▸ **Reading text**:
A Friday midnight deadline is looming for when temporary government funding is slated to run out, causing a government shutdown, if an agreement between federal lawmakers on immigration can’t be reached.

The DACA program, which is a program initiated by President Barack Obama, allows for people who came to the United States as children and are living here without documentation to remain as long as they are in school or working.

When President Donald Trump took office, he announced in 2017 he would end the program, but later extended a deadline to March of this year for Congress to come up with a deal he would support to continue some type of protection for those eligible undocumented immigrants. So far, no agreement has been made.

“The president extended President Obama’s DACA order until March, and so what Speaker [Paul] Ryan has said is we’re going to deal with it before March,” Foxx said during her visit.

“The Democrats last year said they would shut down the government in December if Republicans didn’t deal with DACA, they didn’t do that, they blinked,” said the Fifth District representative. But now a government shutdown could happen if a new spending bill, which is on hold pending any immigration deal, isn’t passed by Friday at midnight.

“The president is saying, and Republicans have said this all along, we have to secure the border. That is the number one issue,” Foxx said in the agreement hold-up. “When we know the border is secure, then we’re willing to talk about the millions of people who are here illegally, but we’re not willing to do that till we secure the border.”

She said in talking about those affected by DACA, that Democrats use the term “children” in referring to them even today, when “they were children 25 and 30 years ago, they’re now grown-ups.”

“They want you to have the image in your mind that you’re going to be throwing out little kids, but that’s not what we’re talking about,” she said. “So the fear is that if you pass a law that says if you came here as a young child illegally that you can stay here somewhere or another, if you pass that then suddenly you’ll have a flood of people who come in and claim that they were brought here as children. That’s why there is so much insistence on securing the border first.”

▸ **Data**:
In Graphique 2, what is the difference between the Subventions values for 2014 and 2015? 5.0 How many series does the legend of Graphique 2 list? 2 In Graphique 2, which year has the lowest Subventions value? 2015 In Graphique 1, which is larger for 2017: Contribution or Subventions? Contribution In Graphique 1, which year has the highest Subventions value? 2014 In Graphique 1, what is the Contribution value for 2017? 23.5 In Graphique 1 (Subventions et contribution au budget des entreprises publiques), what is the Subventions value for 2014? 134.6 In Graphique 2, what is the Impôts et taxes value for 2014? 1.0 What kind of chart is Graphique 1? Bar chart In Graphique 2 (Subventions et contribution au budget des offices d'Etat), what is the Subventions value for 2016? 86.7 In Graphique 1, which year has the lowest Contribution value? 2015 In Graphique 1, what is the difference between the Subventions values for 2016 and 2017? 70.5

==

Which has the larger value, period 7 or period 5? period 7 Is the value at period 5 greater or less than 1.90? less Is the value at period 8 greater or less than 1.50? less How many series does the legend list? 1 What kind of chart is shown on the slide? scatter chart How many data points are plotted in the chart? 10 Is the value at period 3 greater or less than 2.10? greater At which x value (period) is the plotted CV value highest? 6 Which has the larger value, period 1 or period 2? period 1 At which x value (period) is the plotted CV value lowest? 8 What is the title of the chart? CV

▸ **Description of the task**:
Reproduce the passage of the DACA article starting with "A Friday midnight" and going on through "can’t be reached.".

▸ **Result**:
A Friday midnight deadline is looming for when temporary government funding is slated to run out, causing a government shutdown, if an agreement between federal lawmakers on immigration can’t be reached.